Figure 4. Application of the microvasculature on a chip to vasoocclusion in SCD.

(A) Under identical initial hemodynamic conditions comparable to postcapillary venules using a microdevice cultured with HLMVECs, the microchannel velocity (n = 32 microchannels/device) of a whole blood sample taken from a healthy volunteer was compared with that of a whole blood sample taken from an SCD patient treated with HU and a whole blood sample from an SCD patient not treated with HU. Flow patterns of both sickle cell samples were much less steady than that of the control sample, and velocities of the sickle cell samples were lower than that of the control. Within 20 minutes of the start of the experiment until the end of the experiment, the velocity of the sickle cell HU^– sample was consistently lower than that of the sickle cell HU⁺ sample (P < 0.03). (B) These differences became more apparent when the average of velocity curves of blood samples taken from 5 different HU⁺ sickle cell blood samples were compared with the average of velocity curves of 5 different HU^– sickle cell blood samples (P < 0.008). (C) Similarly, a sickle cell HU^– whole blood sample exhibited a higher rate of microchannel obstruction than a sickle cell HU⁺ whole blood sample, and microchannel obstruction in the HU^– sample was even higher when compared with that of a healthy control. (D) Again, the differences became more apparent when the average of 5 obstruction curves from different HU⁺ sickle cell blood samples was compared with the average of 5 HU^– sickle cell blood samples (P < 0.032). All SCD patients in this study had hemoglobin SS (Hb SS), whereas health controls had hemoglobin AA (Hb AA). All error bars represent SD.

Figure 5. The microvasculature on a chip as an in vitro model for HUS.

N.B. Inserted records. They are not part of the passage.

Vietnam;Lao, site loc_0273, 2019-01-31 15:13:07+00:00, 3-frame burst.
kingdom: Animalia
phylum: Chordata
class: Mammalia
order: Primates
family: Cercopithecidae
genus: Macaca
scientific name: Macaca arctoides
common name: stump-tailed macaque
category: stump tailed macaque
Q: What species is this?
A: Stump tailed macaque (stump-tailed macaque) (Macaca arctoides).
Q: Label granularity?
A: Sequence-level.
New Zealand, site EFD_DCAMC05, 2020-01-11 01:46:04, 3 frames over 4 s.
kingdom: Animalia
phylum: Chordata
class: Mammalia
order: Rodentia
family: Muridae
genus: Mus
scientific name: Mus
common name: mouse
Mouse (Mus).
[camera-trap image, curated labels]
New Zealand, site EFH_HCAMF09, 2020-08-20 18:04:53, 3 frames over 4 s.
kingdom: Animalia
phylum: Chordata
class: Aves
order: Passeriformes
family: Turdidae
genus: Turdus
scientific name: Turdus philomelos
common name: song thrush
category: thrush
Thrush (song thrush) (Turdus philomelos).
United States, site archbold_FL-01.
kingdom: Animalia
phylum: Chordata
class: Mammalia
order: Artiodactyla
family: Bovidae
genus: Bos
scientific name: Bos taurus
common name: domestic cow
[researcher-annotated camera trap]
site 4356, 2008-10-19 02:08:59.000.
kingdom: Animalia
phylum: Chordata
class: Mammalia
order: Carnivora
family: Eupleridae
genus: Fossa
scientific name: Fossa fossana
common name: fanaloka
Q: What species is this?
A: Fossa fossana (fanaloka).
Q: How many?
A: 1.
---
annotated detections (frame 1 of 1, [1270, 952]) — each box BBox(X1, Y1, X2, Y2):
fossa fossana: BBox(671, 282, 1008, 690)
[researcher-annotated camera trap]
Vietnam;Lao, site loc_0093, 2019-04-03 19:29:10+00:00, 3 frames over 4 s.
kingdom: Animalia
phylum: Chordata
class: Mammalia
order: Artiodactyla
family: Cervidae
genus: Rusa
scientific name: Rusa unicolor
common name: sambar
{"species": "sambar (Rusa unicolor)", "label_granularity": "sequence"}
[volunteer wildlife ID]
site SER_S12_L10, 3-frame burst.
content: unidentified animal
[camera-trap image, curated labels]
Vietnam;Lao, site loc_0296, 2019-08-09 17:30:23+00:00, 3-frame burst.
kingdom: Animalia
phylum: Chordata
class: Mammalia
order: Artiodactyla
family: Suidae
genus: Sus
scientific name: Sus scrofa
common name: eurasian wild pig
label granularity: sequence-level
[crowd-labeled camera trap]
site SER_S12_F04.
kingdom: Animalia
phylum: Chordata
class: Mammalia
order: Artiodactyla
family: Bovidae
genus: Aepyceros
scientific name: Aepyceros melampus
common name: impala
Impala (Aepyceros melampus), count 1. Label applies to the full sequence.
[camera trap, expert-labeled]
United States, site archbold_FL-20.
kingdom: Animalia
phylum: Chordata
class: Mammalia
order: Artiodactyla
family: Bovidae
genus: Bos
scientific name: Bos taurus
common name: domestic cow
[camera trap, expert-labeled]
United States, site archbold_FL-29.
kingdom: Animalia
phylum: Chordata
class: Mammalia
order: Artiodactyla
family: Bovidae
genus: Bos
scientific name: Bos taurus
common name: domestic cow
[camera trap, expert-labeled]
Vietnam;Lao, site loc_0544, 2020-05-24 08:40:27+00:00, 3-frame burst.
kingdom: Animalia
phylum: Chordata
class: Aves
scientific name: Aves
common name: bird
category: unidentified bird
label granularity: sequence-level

(a–c) HUVECs cultured to confluence in the microdevice were exposed to 30 pM STX2, a toxin that causes the hematologic manifestations of typical HUS, for 20 to 24 hours, and then whole blood containing STX2, R6G, and anti–vWF-FITC was flowed into the system at initial low shear (1–4 dyne/cm²) and high shear stresses (10–40 dyne/cm²). Compared with the control conditions (A), in which neither the endothelial cells nor whole blood was exposed to STX2, STX2 exposure led to the formation of thrombi consisting of leukocytes, platelets, and vWF, which occluded microchannels. This effect was more prominent at high shear (C) than low shear (B). (D) Multiple experiments using the same concentrations of STX2 were conducted at varying initial shear stress values. Thrombi volume (n = 32 microchannels/device), as measured using multiple confocal microscopy planes, and the percentage of microchannel occlusion due to STX2 exposure were shown to be shear dependent. (E) The addition of eptifibatide, a glycoprotein IIb/IIIa antagonist that inhibits platelet aggregation, in whole blood attenuated STX2-induced thrombi formation and microchannel obstruction. Interestingly, this effect was more pronounced at higher shear. All error bars represent SD. Scale bars: 80 μm.